The S&P 500 was 1.8 percent lower in afternoon trading, and the Dow Jones Industrial Average was down 620 points, or 1.9 percent, at 31,539 as of 1:11pm in New York (17:11 GMT) after earlier being down as many as 725 points. The Nasdaq composite was 1.1 percent lower.
Oil prices also plunged more than $5 a barrel to their lowest in more than a year as unease over the Swiss bank spooked world markets and offset hopes of a recovery in Chinese oil demand.
Speaking at a financial conference on Wednesday in the Saudi capital, Riyadh, Credit Suisse Chairman Axel Lehmann defended the bank, saying “we already took the medicine” to reduce risks.
When asked if he would rule out government assistance in the future, he said: “That’s not a topic. … We are regulated. We have strong capital ratios, very strong balance sheet. We are all hands on deck, so that’s not a topic whatsoever.”
A day earlier, Credit Suisse reported that managers had identified “material weaknesses” in the bank’s internal controls on financial reporting as of the end of last year. That fanned new doubts about the bank’s ability to weather the storm.
The turbulence came a day ahead of a meeting by the European Central Bank. President Christine Lagarde said last week, before the US failures, that the bank would “very likely” increase its benchmark rates by half a percentage point to press its fight against inflation.

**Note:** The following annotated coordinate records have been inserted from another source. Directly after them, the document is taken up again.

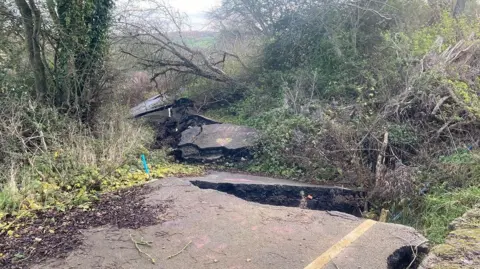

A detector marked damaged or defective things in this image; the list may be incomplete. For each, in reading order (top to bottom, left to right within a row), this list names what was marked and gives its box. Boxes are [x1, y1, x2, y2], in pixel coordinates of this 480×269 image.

broken tarmac slab [35, 173, 430, 266]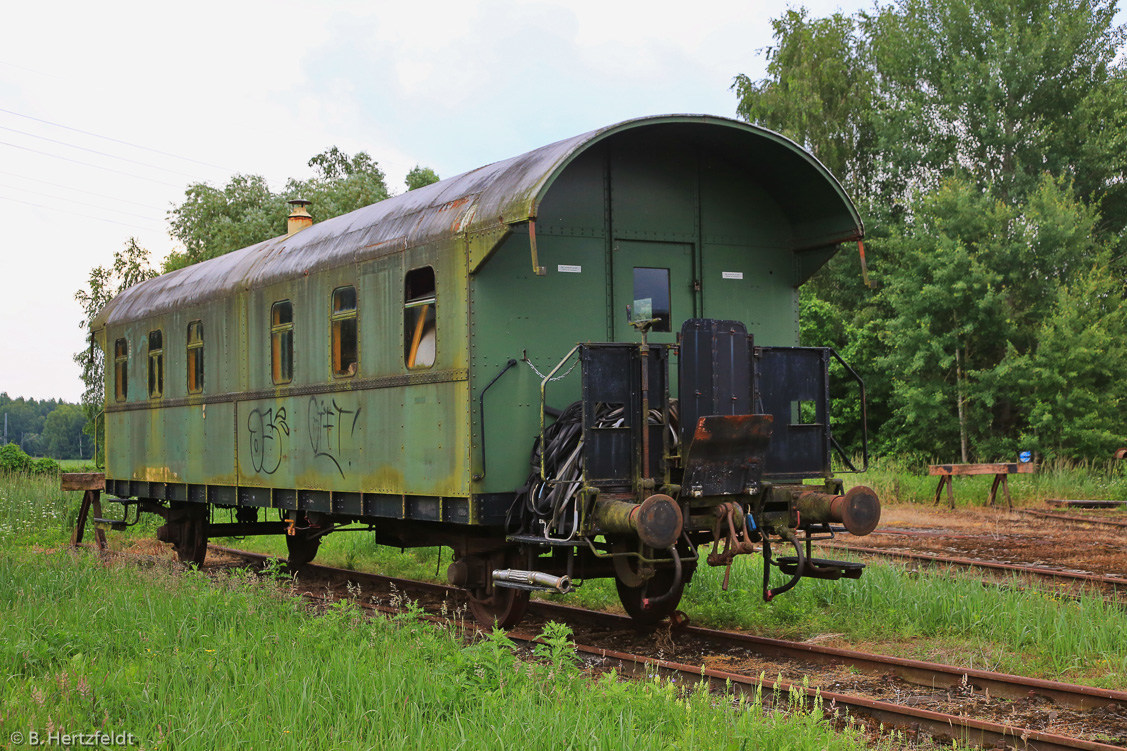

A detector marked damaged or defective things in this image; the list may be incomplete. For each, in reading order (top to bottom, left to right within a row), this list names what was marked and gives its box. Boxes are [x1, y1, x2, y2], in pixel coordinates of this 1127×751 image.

rusty roof [94, 114, 864, 328]
broken window [186, 320, 204, 396]
broken window [270, 300, 294, 384]
broken window [330, 286, 356, 378]
broken window [406, 268, 436, 370]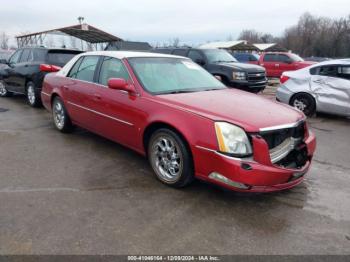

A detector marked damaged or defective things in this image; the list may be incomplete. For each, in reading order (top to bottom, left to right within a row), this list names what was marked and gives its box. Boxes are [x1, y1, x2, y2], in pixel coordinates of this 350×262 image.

damaged red car [41, 51, 318, 192]
crumpled hood [158, 89, 304, 132]
damaged headlight [213, 122, 252, 157]
damaged white car [278, 59, 348, 117]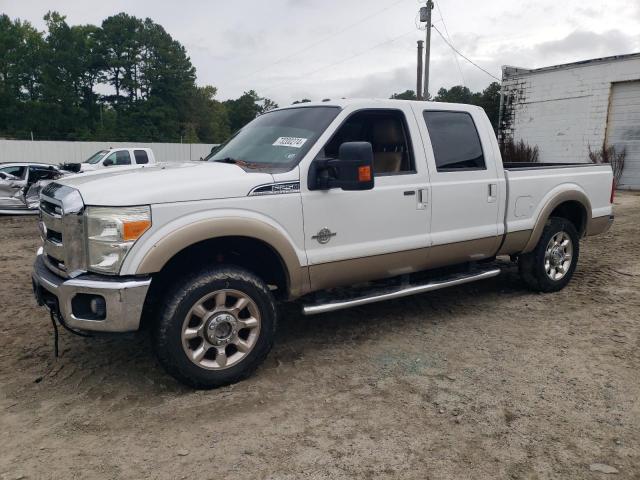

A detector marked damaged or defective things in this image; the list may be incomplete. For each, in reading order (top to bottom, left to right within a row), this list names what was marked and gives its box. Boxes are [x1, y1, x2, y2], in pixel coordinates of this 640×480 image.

damaged front bumper [32, 249, 152, 332]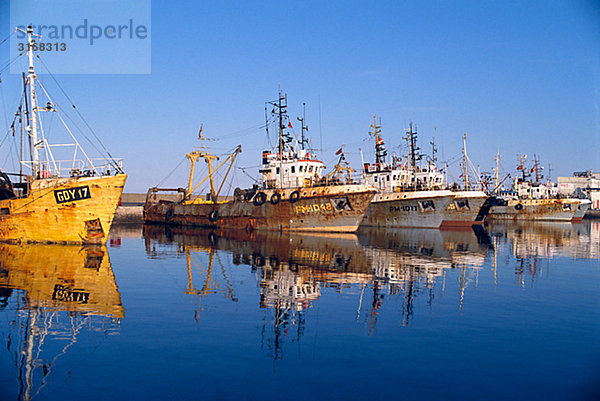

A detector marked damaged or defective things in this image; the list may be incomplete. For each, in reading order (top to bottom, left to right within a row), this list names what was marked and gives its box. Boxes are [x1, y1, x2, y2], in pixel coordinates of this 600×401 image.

rusty hull [144, 184, 376, 231]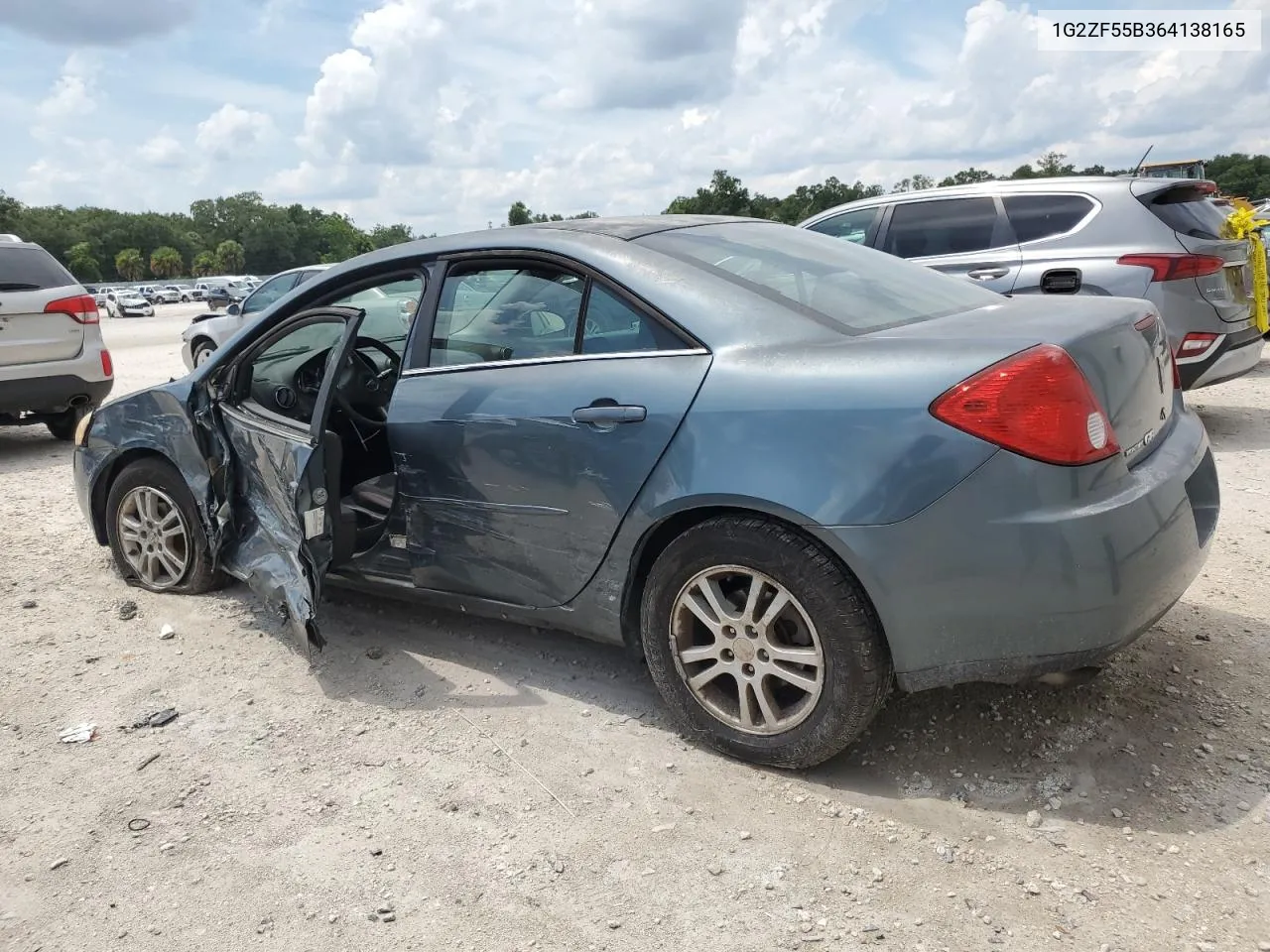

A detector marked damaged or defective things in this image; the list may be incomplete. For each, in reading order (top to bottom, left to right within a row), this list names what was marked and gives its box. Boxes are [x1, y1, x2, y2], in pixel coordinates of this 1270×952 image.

damaged blue sedan [71, 214, 1222, 766]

Markets were watching closely to see if the bank carries through despite the latest turmoil.
The US Treasury said it is monitoring the Swiss bank’s crisis and is in touch with global counterparts about it.
According to William Lee, chief economist at the Milken Institute in the US, the Saudi decision is indicative of deeper troubles at Credit Suisse.
“The Saudis think Credit Suisse may have more troubles than was surmised, and their decision has put an emphasis on investors having to investigate the soundness of large global banks,” he told Al Jazeera.